President Trump directed Secretary Perdue to craft a short-term relief strategy to protect agricultural producers. Specifically, USDA will authorize up to $12 billion in programs, which will assist agricultural producers to meet the costs of disrupted markets.
“This is a short-term solution to allow President Trump time to work on long-term trade deals to benefit agriculture and the entire U.S. economy,” Secretary Perdue said. “The President promised to have the back of every American farmer and rancher, and he knows the importance of keeping our rural economy strong. Unfortunately, America’s hard-working agricultural producers have been treated unfairly by China’s illegal trading practices and have taken a disproportionate hit when it comes illegal retaliatory tariffs. USDA will not stand by while our hard-working agricultural producers bear the brunt of unfriendly tariffs enacted by foreign nations. The programs we are announcing today help ensure our nation’s agriculture continues to feed the world and innovate to meet the demand.”
Ultimately, farmers and ranchers want what we have always wanted: to trade on a fair basis with customers around the world who want to buy our products. We will continue to urge the administration and our congressional delegation to resolve the trade disputes as quickly as possible.California Farm Bureau President Jamie Johansson
USDA will use the following programs to assist farmers:
— The Market Facilitation Program, authorized under The Commodity Credit Corporation Charter Act and administered by Farm Service Agency, will provide payments incrementally to producers of soybeans, sorghum, corn, wheat, cotton, dairy and hogs.
— Additionally, USDA will use CCC Charter Act and other authorities to implement a Food Purchase and Distribution Program through the Agricultural Marketing Service to purchase unexpected surplus of affected commodities such as fruits, nuts, rice, legumes, beef, pork and milk for distribution to food banks and other nutrition programs.
— Finally, the CCC will use its Charter Act authority for a Trade Promotion Program administered by the Foreign Agriculture Service in conjunction with the private sector to assist in developing new export markets for our farm products.
The announcement of federal aid was welcomed by the California Farm Bureau, however, the organization that represents nearly 40,000 of the state’s farmers and ranchers would prefer an end to the costly tariff war.
“Because our state leads the nation in agricultural exports, California has a lot at stake in assuring fair trade of farm products,” said CFBF President Jamie Johansson. “We appreciate how USDA has worked to assemble this package quickly at a time of market uncertainty for farmers and ranchers.
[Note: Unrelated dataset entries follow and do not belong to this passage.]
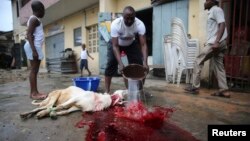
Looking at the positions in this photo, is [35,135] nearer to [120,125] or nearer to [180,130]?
[120,125]

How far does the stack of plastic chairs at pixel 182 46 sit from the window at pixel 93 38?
664 centimetres

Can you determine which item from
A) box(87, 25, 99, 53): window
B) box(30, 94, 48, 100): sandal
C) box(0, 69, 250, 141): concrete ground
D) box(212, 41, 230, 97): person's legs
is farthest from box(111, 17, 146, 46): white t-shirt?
box(87, 25, 99, 53): window

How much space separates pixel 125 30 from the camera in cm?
372

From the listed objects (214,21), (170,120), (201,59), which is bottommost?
(170,120)

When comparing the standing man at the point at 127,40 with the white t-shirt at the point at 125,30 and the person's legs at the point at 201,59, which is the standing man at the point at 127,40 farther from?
the person's legs at the point at 201,59

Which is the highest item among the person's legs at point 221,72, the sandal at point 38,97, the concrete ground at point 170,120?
the person's legs at point 221,72

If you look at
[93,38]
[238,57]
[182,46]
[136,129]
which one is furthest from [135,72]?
[93,38]

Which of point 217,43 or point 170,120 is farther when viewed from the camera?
point 217,43

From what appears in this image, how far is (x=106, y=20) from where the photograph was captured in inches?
335

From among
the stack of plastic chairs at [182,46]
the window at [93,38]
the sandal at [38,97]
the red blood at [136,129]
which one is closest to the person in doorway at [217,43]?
the stack of plastic chairs at [182,46]

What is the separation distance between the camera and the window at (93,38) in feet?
38.2

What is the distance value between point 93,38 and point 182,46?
23.7 ft

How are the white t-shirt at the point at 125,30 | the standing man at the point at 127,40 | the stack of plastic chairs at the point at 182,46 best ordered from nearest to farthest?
the standing man at the point at 127,40
the white t-shirt at the point at 125,30
the stack of plastic chairs at the point at 182,46

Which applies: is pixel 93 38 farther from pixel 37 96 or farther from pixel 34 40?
pixel 37 96
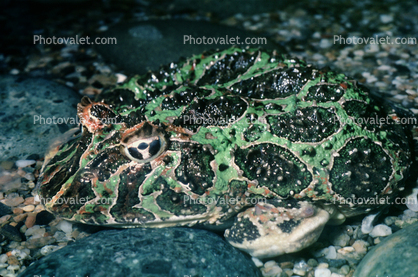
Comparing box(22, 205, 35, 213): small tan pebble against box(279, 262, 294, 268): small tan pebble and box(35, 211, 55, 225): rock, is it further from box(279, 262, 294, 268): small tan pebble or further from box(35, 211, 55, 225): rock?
box(279, 262, 294, 268): small tan pebble

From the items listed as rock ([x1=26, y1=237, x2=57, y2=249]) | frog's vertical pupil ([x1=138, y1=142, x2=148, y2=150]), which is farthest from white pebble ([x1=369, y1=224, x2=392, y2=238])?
rock ([x1=26, y1=237, x2=57, y2=249])

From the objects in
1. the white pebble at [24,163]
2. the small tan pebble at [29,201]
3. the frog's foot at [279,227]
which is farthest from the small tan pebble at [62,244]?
the frog's foot at [279,227]

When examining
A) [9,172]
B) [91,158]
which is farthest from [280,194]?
[9,172]

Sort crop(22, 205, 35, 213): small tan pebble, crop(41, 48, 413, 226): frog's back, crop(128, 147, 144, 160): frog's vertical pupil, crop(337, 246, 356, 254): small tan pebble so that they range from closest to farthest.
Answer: crop(128, 147, 144, 160): frog's vertical pupil
crop(41, 48, 413, 226): frog's back
crop(337, 246, 356, 254): small tan pebble
crop(22, 205, 35, 213): small tan pebble

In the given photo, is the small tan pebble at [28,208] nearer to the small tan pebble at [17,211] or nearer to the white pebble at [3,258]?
the small tan pebble at [17,211]

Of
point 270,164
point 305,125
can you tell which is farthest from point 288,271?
point 305,125

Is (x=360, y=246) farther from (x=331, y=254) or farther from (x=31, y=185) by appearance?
(x=31, y=185)
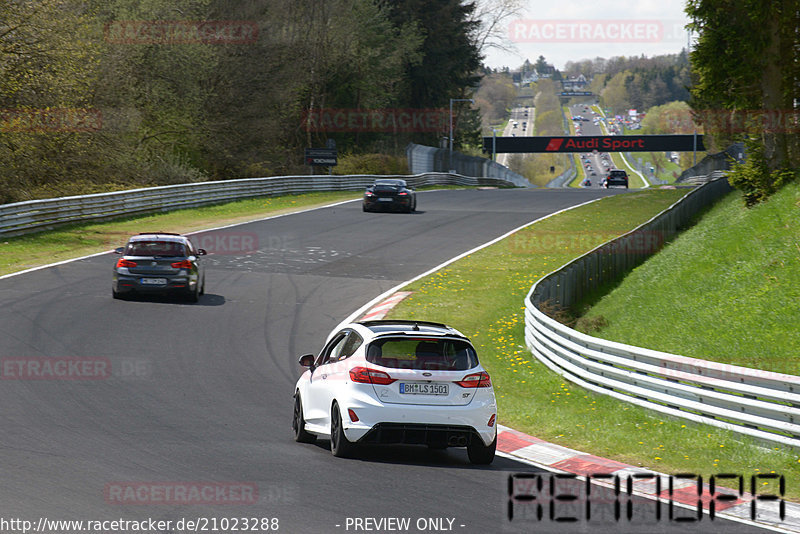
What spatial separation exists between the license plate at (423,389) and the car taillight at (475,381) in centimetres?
19

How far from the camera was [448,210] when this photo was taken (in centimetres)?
4453

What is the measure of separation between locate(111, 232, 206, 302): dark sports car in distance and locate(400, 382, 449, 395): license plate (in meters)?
12.8

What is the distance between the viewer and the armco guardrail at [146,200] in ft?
105

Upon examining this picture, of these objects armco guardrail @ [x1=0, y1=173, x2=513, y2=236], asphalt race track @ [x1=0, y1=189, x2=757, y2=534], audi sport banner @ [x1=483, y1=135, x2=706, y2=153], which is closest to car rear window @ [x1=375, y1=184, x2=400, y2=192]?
armco guardrail @ [x1=0, y1=173, x2=513, y2=236]

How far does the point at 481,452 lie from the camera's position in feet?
32.8

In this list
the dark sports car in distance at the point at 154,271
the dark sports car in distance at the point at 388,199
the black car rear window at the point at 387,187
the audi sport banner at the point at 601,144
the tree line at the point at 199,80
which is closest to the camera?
the dark sports car in distance at the point at 154,271

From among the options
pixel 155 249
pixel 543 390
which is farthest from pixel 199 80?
pixel 543 390

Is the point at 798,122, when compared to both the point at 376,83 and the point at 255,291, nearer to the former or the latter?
the point at 255,291

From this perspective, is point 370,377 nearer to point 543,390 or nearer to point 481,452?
point 481,452

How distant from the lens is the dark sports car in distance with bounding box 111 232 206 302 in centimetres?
2156

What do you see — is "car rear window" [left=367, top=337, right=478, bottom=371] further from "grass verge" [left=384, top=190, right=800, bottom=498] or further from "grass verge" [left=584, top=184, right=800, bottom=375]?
Result: "grass verge" [left=584, top=184, right=800, bottom=375]

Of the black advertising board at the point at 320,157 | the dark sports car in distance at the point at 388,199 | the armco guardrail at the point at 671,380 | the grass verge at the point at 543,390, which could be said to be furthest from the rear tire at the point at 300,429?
the black advertising board at the point at 320,157

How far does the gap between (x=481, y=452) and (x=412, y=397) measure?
94 cm

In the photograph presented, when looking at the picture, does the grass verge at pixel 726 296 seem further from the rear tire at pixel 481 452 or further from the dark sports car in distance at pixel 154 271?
the dark sports car in distance at pixel 154 271
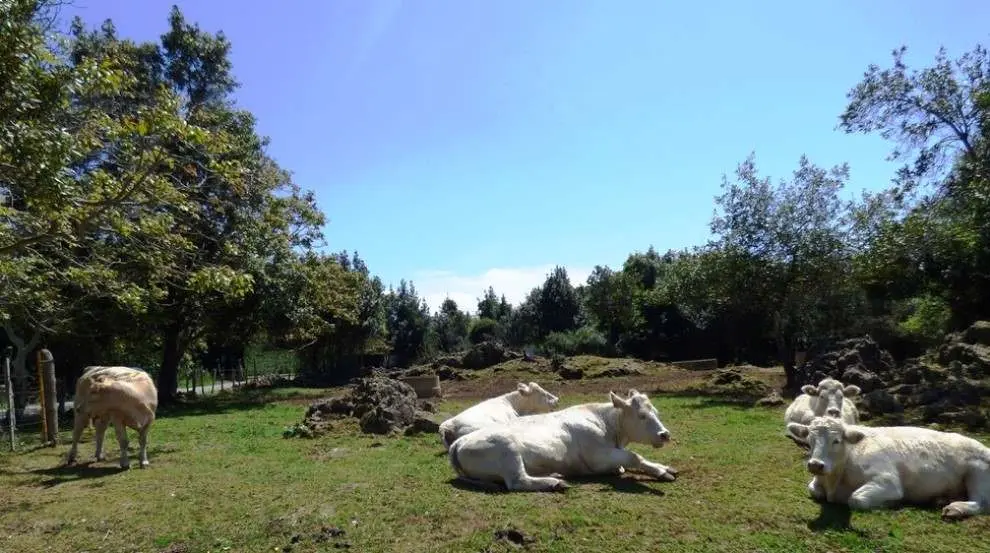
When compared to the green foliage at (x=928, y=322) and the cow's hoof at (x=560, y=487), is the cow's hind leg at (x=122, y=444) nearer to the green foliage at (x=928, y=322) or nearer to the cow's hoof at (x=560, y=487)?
the cow's hoof at (x=560, y=487)

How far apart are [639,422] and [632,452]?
0.38 metres

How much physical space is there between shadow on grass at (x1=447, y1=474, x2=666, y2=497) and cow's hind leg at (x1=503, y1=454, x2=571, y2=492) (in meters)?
0.10

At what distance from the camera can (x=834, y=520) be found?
6324 mm

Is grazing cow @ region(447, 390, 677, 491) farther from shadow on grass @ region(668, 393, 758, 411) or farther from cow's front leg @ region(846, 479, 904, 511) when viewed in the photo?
shadow on grass @ region(668, 393, 758, 411)

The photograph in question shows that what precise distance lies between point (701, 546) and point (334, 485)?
4.42 meters

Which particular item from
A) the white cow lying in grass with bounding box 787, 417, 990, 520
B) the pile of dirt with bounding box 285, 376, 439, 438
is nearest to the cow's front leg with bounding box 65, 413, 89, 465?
the pile of dirt with bounding box 285, 376, 439, 438

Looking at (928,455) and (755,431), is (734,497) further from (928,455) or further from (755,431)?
(755,431)

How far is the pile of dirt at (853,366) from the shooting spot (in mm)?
16766

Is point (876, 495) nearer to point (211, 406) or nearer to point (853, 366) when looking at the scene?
point (853, 366)

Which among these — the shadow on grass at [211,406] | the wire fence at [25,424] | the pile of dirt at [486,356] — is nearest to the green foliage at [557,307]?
the pile of dirt at [486,356]

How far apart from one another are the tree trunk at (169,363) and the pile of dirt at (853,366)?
68.0ft

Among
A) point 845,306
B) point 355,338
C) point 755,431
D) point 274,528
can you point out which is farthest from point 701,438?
point 355,338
We hope these food purchases will provide some immediate relief to farmers and ranchers affected by trade disputes. Investing these purchases back into communities through food banks will be helpful in more ways than one.”
He said the package promises short-term relief, but that long-term resolution to the trade disputes remains urgent.
“Ultimately, farmers and ranchers want what we have always wanted: to trade on a fair basis with customers around the world who want to buy our products,” Johansson said. “We will continue to urge the administration and our congressional delegation to resolve the trade disputes as quickly as possible.”
On March 8, the Trump administration announced global steel and aluminum tariffs to protect U.S. producers, exempting many nations – but not China. The country fired back at America by levying 12 to 25 percent tariffs on $3 billion worth of American goods, including scrap aluminum, frozen pork, dried fruits, nuts and wine.
The tariffs greatly impact California’s almond, walnut, pork, wine, cherry and many other commodities, increasing the cost of exportation, depressing the prices of farm futures and harming trade relationships that have taken decades to develop. California exported more than $2 billion in agricultural products to China in 2016-17.